02
Jul 2024

Kino Kritik: MAXXXINE

Themen: Film, TV & Presse |

Vorab: Es mag angebracht sein, die Kritiken zu den ersten beiden Teilen X und PEARL zu lesen, um den Kontext zu verstehen.

USA 2024. Regie: Ti West. Besetzung: Mia Goth, Elizabeth Debicki, Moses Sumney, Michelle Monaghan, Bobby Cannavale, Lily Collins, Halsey, Giancarlo Esposito, Kevin Bacon u.a.

Story: Mitte der 80er: Maxine hat die traumatischen Erlebnisse beim Porno-Shooting in den Südstaaten hinter sich gelassen und als Maxxxine Minx Karriere im “adult entertainment” gemacht.
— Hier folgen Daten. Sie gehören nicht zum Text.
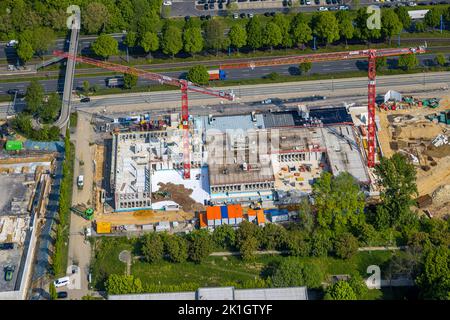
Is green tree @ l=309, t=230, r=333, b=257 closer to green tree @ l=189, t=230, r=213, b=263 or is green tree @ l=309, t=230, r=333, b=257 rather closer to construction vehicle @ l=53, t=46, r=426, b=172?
green tree @ l=189, t=230, r=213, b=263

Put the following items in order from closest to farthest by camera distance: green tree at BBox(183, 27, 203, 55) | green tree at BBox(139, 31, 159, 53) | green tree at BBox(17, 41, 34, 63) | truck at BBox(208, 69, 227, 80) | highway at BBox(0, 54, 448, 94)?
truck at BBox(208, 69, 227, 80) → highway at BBox(0, 54, 448, 94) → green tree at BBox(17, 41, 34, 63) → green tree at BBox(183, 27, 203, 55) → green tree at BBox(139, 31, 159, 53)

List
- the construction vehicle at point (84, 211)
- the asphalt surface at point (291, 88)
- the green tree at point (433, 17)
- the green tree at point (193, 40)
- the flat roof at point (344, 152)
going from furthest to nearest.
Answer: the green tree at point (433, 17) < the green tree at point (193, 40) < the asphalt surface at point (291, 88) < the flat roof at point (344, 152) < the construction vehicle at point (84, 211)

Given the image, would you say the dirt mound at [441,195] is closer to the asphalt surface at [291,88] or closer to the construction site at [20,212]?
the asphalt surface at [291,88]

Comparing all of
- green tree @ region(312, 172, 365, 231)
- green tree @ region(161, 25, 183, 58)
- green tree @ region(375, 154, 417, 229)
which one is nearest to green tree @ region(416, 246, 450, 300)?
green tree @ region(375, 154, 417, 229)

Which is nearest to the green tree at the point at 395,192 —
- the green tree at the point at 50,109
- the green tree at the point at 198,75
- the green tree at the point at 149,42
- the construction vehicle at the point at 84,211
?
the green tree at the point at 198,75

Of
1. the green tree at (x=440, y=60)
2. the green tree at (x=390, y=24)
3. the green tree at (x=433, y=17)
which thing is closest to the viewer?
the green tree at (x=440, y=60)
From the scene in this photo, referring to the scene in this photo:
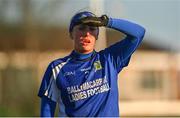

Doch sie will mehr, träumt von einer Karriere als “richtige” Schauspielerin. Eine Chance bekommt sei beim Horrorfilm PURITAN II der ambitionierten Regisseurin Elizabeth Binder. Doch Maxxxines Pläne werden gleich von mehreren Seiten bedroht: Ein Serienkiller meuchelt ambitionierte Bordsteinschwalben und ein schmieriger Detektiv weiß über die Ereignisse von Texas Bescheid. Ist Maxxxines Ehrgeiz stark und gnadenlos genug, um am Ende zu triumphieren?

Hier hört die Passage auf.